== Exercise aim ==
In one to three sentences, explain how the review excerpts below say the book "disentangles botany from history."

─── Page text

In this expert debut, Cardina explores humans' 'long and ongoing relationship with weedy plants.' Focused and fascinating.
(Publisher's Weekly) [ John Cardina's] penetrating analysis disentangles botany from history by offering eight interwoven stories, each focused on one weed, some familiar, others less so.
(Nature) Cardina weaves together autobiographical and historical anecdotes, precise explanations of plant biology, and speculative but startlingly plausible evolutionary scenarios involving human agency and facilitation for eight common plant species currently considered weeds, or "plants of disrepute." The result is a series of highly readable vignettes about agricultural weeds and their interaction with human culture. Students and researchers in agriculture and ecology will likely enjoy reading Cardina's witty natural history of weedy plants and should consider his suggestions for how and why to treat them with greater respect.
(Choice) Blending personal anecdotes of eight weedy plants with research from a broad range of disciplines, Cardina covers a diversity of topics in a remarkably fluid and comprehensive manner. Drawing upon such fields as botany, ecology, evolutionary biology, conservation, and agriculture, the book is a captivating and accessible narrative of humanity's complex and intermingled relationship with the "botanical misfits" commonly referred to as weeds.

──────
─── Provided information

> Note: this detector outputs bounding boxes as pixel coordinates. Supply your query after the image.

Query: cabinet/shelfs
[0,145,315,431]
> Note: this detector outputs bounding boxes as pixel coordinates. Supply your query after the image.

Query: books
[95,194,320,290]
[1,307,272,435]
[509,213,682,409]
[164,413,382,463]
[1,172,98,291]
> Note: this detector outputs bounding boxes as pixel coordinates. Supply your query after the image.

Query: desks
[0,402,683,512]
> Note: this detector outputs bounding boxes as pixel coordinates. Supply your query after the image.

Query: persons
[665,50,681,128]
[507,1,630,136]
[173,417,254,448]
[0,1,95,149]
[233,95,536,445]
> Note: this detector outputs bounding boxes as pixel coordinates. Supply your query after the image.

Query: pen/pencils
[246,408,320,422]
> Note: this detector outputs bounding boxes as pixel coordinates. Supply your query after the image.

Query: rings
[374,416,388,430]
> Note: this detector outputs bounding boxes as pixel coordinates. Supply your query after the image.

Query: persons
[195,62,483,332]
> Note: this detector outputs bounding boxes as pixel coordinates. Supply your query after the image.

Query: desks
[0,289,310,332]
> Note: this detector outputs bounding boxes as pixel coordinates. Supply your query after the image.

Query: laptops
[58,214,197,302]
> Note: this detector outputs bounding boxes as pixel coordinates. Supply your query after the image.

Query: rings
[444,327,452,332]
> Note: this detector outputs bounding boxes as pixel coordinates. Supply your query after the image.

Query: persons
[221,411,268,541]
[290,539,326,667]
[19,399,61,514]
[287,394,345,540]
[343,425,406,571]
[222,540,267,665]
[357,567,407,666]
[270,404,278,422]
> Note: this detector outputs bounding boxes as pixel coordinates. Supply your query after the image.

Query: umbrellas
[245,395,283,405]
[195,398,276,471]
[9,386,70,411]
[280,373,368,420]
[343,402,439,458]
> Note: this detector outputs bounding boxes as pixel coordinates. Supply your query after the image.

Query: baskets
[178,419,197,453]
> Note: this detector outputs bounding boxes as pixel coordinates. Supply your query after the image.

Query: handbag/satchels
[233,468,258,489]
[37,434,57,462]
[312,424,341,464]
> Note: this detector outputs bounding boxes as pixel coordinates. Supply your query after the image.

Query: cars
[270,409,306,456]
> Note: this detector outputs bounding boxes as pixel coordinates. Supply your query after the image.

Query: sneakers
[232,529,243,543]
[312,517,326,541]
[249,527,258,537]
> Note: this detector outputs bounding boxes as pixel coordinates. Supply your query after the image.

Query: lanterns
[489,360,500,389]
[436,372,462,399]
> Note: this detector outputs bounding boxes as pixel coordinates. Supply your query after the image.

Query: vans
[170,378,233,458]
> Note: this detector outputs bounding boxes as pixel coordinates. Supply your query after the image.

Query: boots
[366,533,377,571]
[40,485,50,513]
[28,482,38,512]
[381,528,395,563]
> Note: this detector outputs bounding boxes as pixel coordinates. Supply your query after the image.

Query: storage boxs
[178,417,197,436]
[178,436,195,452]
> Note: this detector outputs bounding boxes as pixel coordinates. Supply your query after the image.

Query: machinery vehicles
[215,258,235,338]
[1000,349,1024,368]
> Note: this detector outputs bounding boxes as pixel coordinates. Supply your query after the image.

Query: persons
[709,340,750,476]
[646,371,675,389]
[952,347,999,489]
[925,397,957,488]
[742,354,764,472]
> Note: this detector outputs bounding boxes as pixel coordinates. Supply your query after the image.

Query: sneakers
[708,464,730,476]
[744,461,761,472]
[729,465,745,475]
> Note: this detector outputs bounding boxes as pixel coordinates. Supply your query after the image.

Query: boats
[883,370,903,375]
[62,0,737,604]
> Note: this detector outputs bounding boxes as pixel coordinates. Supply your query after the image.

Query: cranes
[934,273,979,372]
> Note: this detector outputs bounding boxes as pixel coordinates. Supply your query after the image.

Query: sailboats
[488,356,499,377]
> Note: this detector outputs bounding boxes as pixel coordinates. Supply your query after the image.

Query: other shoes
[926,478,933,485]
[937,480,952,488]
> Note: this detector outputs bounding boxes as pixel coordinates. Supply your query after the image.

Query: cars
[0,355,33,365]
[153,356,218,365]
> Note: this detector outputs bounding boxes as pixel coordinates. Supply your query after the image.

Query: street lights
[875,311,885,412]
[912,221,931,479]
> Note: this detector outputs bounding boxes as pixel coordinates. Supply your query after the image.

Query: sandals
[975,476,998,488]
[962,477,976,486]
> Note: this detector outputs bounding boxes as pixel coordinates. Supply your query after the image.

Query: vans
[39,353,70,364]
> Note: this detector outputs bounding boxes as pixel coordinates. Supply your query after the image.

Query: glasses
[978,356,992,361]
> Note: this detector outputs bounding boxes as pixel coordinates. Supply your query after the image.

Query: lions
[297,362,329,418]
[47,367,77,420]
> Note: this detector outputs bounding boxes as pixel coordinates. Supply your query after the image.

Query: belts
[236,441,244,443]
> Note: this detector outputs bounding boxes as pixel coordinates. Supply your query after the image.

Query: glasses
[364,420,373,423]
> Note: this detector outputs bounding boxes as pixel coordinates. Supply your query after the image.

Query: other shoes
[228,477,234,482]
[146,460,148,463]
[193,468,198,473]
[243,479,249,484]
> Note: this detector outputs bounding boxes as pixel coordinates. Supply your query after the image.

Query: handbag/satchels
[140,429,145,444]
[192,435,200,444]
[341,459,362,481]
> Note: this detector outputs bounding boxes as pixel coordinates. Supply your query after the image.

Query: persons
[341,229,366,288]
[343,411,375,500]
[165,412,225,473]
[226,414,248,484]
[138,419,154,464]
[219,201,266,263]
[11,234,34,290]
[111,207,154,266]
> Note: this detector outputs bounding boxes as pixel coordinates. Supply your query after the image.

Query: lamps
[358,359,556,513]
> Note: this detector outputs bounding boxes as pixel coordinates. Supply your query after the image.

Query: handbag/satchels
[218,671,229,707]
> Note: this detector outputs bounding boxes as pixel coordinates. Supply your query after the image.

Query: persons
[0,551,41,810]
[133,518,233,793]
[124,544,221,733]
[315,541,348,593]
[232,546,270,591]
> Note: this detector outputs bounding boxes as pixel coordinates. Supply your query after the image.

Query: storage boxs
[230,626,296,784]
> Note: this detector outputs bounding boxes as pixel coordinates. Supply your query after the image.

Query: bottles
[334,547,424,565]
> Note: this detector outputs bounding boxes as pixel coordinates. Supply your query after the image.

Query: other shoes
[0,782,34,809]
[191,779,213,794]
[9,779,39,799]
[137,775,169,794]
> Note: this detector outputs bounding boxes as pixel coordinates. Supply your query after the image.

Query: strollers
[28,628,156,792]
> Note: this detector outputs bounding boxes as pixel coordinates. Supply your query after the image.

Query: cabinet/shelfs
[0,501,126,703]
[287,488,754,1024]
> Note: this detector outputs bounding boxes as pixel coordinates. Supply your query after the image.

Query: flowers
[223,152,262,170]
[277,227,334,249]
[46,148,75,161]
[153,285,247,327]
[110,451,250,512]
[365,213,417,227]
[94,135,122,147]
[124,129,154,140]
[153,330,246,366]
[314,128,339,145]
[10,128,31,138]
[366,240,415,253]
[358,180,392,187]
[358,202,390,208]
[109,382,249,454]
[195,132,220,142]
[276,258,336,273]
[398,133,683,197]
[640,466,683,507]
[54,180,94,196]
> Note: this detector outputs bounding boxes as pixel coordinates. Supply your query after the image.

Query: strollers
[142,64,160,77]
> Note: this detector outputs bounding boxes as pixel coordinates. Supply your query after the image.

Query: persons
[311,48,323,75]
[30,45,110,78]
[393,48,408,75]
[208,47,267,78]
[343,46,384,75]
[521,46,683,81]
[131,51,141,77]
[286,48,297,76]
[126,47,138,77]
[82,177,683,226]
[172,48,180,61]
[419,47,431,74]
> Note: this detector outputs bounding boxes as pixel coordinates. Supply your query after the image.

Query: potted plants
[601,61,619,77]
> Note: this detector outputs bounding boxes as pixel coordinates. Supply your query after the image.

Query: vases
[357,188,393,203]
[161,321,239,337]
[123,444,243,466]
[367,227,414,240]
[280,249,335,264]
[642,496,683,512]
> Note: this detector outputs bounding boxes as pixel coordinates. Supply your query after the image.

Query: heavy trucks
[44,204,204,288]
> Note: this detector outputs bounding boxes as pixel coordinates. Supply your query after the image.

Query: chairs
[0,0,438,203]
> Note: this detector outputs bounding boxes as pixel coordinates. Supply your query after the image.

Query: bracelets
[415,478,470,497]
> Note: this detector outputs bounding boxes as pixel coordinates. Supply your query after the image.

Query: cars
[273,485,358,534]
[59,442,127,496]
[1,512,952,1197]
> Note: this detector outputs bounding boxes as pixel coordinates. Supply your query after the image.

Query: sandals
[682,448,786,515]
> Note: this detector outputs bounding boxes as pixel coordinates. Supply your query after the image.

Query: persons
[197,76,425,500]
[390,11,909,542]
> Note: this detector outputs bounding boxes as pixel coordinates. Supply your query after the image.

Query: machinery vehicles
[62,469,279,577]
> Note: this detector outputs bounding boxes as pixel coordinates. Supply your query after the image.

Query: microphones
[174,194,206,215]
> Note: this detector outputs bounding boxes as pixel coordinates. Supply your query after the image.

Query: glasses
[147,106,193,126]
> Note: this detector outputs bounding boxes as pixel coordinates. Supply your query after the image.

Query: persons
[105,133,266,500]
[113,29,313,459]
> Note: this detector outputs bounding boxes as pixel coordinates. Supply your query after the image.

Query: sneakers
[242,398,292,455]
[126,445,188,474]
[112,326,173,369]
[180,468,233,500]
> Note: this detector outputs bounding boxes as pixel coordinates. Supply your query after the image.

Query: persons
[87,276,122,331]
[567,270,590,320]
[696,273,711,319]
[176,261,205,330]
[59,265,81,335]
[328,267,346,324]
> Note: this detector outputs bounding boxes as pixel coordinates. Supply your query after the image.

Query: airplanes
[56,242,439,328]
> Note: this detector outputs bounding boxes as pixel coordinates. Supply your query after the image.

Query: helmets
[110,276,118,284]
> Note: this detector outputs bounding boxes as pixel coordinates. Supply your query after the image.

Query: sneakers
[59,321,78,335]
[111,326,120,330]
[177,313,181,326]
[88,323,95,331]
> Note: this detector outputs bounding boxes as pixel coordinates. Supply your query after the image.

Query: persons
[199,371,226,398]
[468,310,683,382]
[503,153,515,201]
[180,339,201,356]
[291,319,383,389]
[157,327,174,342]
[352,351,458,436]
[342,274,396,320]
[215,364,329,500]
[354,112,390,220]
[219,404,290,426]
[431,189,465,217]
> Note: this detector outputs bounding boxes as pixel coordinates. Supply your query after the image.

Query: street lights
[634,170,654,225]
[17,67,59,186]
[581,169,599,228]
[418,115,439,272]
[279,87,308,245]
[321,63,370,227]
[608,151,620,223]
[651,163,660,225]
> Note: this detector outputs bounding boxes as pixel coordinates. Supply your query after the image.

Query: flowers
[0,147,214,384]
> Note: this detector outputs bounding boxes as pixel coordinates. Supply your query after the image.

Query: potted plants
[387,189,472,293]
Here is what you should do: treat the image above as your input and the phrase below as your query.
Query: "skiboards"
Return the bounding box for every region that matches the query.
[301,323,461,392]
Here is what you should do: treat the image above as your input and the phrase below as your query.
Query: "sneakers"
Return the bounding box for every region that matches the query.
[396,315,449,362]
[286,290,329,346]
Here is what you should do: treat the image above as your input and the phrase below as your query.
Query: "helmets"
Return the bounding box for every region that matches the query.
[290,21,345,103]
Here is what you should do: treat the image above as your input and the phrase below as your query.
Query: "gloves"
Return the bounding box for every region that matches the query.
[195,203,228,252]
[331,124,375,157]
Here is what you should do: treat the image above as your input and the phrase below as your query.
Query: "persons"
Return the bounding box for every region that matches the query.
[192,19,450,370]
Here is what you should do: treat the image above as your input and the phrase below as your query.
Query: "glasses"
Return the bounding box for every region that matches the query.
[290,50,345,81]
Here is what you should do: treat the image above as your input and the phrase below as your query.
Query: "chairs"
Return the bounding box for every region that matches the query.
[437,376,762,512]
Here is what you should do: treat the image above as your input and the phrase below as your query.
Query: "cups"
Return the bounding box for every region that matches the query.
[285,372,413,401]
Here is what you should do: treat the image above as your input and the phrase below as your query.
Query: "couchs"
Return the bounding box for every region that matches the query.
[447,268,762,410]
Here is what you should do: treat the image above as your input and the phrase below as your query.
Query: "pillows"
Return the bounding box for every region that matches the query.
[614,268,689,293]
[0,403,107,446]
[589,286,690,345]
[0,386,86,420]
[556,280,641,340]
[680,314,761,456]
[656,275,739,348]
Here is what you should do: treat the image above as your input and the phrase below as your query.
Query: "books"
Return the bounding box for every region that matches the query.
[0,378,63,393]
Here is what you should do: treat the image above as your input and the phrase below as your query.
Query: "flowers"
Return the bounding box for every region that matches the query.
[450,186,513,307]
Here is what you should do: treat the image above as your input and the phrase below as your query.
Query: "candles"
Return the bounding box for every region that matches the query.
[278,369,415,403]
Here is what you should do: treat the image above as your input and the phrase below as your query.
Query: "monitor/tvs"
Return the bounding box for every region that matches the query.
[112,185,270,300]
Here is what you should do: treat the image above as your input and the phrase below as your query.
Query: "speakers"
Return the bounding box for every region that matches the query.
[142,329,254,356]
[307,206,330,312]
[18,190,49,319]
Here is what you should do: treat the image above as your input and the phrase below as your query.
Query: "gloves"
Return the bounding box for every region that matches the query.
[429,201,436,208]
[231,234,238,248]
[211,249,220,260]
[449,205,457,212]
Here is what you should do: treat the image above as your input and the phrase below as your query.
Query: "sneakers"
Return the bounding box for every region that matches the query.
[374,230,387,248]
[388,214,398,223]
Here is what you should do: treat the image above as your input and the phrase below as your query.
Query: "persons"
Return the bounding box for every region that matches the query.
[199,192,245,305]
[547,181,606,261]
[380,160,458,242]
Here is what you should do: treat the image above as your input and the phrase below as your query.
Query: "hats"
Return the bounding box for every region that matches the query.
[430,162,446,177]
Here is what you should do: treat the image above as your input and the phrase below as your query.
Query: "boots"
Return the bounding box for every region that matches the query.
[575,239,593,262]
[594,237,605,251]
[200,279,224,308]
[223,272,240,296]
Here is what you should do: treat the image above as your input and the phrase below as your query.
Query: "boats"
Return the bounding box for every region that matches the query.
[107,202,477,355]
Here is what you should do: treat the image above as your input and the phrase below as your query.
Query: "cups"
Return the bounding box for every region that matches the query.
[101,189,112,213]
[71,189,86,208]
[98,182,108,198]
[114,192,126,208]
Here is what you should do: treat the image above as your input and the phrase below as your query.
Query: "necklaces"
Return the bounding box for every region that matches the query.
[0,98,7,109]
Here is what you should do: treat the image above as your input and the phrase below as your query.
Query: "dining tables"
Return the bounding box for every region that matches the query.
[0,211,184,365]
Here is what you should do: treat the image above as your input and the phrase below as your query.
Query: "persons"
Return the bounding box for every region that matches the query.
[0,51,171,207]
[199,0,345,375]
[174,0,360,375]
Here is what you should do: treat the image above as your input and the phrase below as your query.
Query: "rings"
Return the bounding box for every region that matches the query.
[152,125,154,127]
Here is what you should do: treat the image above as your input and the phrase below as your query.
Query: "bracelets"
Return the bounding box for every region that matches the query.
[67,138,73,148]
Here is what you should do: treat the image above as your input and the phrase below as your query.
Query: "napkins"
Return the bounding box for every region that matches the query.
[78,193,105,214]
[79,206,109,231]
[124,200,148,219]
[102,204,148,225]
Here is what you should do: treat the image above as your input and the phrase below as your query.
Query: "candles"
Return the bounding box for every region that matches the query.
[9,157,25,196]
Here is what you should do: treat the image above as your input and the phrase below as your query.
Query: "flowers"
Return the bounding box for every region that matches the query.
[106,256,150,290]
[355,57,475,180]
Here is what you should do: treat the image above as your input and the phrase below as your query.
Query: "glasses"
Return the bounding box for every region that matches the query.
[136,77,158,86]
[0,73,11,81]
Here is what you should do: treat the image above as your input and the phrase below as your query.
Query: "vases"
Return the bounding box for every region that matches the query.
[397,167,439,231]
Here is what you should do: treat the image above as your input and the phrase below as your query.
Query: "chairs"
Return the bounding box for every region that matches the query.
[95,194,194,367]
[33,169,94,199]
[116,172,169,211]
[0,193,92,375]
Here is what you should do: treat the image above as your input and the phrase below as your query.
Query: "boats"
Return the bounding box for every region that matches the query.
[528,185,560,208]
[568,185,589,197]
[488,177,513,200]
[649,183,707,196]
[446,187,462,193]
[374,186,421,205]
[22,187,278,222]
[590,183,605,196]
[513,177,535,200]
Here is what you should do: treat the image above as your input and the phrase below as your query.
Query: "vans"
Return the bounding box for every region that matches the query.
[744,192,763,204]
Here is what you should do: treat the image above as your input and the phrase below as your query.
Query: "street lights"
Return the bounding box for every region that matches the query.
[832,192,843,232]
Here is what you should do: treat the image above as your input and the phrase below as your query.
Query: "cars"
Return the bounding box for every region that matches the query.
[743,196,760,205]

──────

== Result for this exercise ==
It does this by offering eight interwoven stories, each focused on one weed. Some of those weeds are familiar and others less so.